Through our contact with the Word of God, what can we from Madagascar contribute in this sense for the Word to be enlivening and efficacious at the beginning of the third millennium?

I only hope that the freshness of the reading of the Word, lived within our culture and by our people, may help the entire Church, as well as ourselves in our challenge of inculturizing the faith that the Western Churches on the path towards new Evangelization.

This exegesis that I might dare to call “exegesis rooted in culture”, needing authentic inculturation, is not merely “paint” but a “personalization” of faith nourished by the well-accepted Word, filled with ancestral tradition.

The majority of our people do not know how to read or write. Practicing the Word of God is often limited to reading done in the church during liturgical celebrations.Fortunately, this sad situation does not stop the Word of God from taking root and even engendering lovely and marvelous surprises.

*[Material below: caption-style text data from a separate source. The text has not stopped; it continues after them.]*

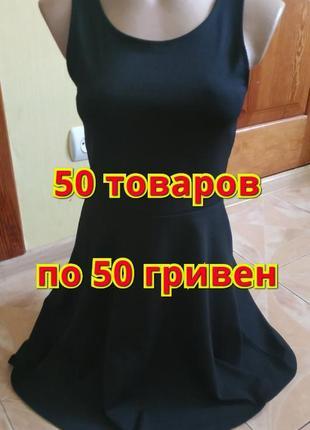 Черное отрезное по талии платье с интересной открытой спинкой
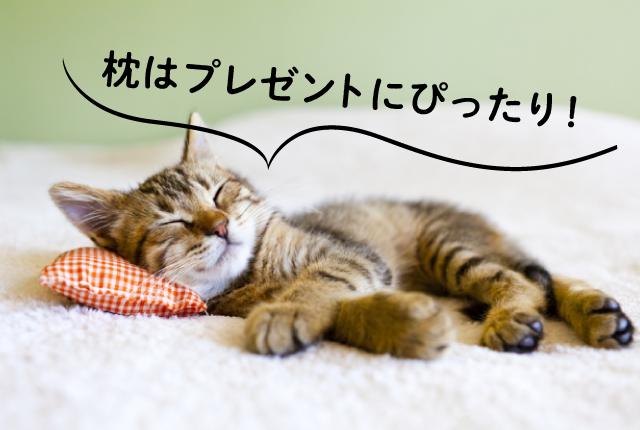 枕をプレゼントするってどうなの?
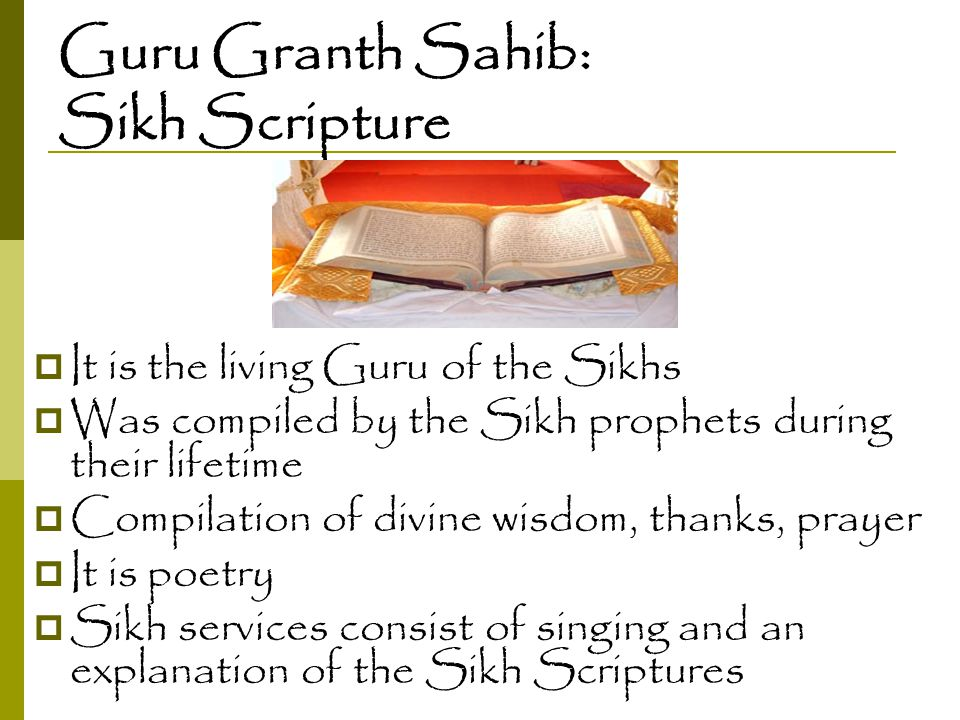 Guru Granth Sahib: Sikh Scripture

Our culture is not without analogies with the pedagogy of Jesus in the Gospel. These illiterate persons have a strong sense of the sacred and understand “symbolic language”. Because of this, many Bible books, notably the Gospels, are not foreign to the poor people in our countryside. The Writings appear to be close to them because the literary environment in which they were created is close to their life. It is easy for them to comment on this word and we are often surprised by the depths of certain spontaneous comments that would astound specialists.

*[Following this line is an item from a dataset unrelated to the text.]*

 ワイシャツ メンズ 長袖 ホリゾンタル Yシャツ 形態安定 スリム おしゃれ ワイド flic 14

Sometimes, the richness of comments, marked by a spiritual depth which is never wrong, recalls that of the Fathers of the Church. This is not a scientific exegesis but an exegesis in its first meaning, that is to say an interpretation that helps welcome the teaching of a text in its purity.

May I, in this Synod, suggest to the exegetes, to Pastors, to keep in mind this form of approach, different from the scientific studies but enriching especially because of the lectio divina because, the aim of exegesis that St. Paul evokes: “with all God’s holy people you will have the strength to grasp the breadth and the length, the height and the depth; so that, knowing the love of Christ, which is beyond knowledge”… (Eph 3:18-19).